Dataset records
----------
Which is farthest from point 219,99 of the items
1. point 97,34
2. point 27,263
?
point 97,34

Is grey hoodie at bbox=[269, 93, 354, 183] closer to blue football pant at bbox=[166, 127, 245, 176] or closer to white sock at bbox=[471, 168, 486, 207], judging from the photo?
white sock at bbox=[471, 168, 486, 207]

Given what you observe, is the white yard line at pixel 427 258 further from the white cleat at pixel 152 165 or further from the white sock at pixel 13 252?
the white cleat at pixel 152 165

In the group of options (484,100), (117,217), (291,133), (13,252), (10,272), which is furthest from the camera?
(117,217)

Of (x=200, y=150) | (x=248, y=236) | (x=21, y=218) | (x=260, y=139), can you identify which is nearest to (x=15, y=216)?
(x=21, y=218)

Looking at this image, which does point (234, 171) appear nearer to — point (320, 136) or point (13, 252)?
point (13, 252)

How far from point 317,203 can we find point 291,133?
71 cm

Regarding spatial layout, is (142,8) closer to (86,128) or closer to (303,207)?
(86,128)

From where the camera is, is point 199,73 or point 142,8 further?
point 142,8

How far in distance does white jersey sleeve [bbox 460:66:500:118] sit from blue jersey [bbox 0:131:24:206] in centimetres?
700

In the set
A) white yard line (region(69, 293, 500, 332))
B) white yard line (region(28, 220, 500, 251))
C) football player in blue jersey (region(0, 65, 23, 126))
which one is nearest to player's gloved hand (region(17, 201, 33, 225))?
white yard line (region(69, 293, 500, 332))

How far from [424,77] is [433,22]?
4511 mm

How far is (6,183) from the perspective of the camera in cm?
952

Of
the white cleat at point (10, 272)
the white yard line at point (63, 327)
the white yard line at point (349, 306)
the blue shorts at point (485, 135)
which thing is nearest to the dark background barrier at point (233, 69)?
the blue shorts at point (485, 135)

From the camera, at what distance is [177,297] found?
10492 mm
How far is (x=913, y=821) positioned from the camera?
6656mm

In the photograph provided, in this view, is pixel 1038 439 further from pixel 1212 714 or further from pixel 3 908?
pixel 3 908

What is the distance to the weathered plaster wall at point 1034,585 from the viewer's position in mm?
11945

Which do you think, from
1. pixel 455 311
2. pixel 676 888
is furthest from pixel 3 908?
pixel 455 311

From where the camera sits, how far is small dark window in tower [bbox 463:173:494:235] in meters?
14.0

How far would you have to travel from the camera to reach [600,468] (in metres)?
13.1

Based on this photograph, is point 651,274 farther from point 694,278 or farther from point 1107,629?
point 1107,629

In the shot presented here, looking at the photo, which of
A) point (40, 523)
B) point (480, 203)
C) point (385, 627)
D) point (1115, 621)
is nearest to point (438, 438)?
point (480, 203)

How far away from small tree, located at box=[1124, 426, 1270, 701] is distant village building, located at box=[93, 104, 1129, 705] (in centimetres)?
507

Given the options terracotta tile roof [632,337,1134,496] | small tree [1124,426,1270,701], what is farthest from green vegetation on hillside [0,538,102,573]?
----------
_What to do_.
Reproduce the stretch of the data from the line containing "From the camera, at" through the end of the data, every line in full. In the answers only, scale each coordinate and distance by 2.45 and round the result to the same number of decimal places it originally had, with halves rounded up.

_Full answer_.
From the camera, at what distance is [177,297] found?
25705 mm
How far is (x=913, y=821) positioned from the camera?
16307mm

In the photograph provided, in this view, is pixel 1038 439 further from pixel 1212 714 or further from pixel 3 908?
pixel 7 2225

What is the distance to the weathered plaster wall at point 1034,585 from the viewer's position in mm?
29265

Which do you think, from
1. pixel 455 311
2. pixel 676 888
is furthest from pixel 3 908?
pixel 1115 762

From where the camera sits, how far is small dark window in tower [bbox 463:173:494:235] in meters?
34.3

How far would you have to travel from the camera to reach [600,468] (in metres)?
32.1

Based on this photograph, is point 651,274 farther from point 694,278 or farther from point 1107,629?
point 2712,1541

In the shot presented here, looking at the photo, which of
A) point (40, 523)
B) point (480, 203)
C) point (385, 627)
D) point (1115, 621)
is nearest to point (438, 438)?
point (1176, 497)

How far away from small tree, located at box=[1124, 426, 1270, 701] is distant village building, located at box=[93, 104, 1129, 705] (in centimetres)?
1242

Given the options terracotta tile roof [632,337,1134,496] | small tree [1124,426,1270,701], what is farthest from green vegetation on hillside [0,538,102,573]?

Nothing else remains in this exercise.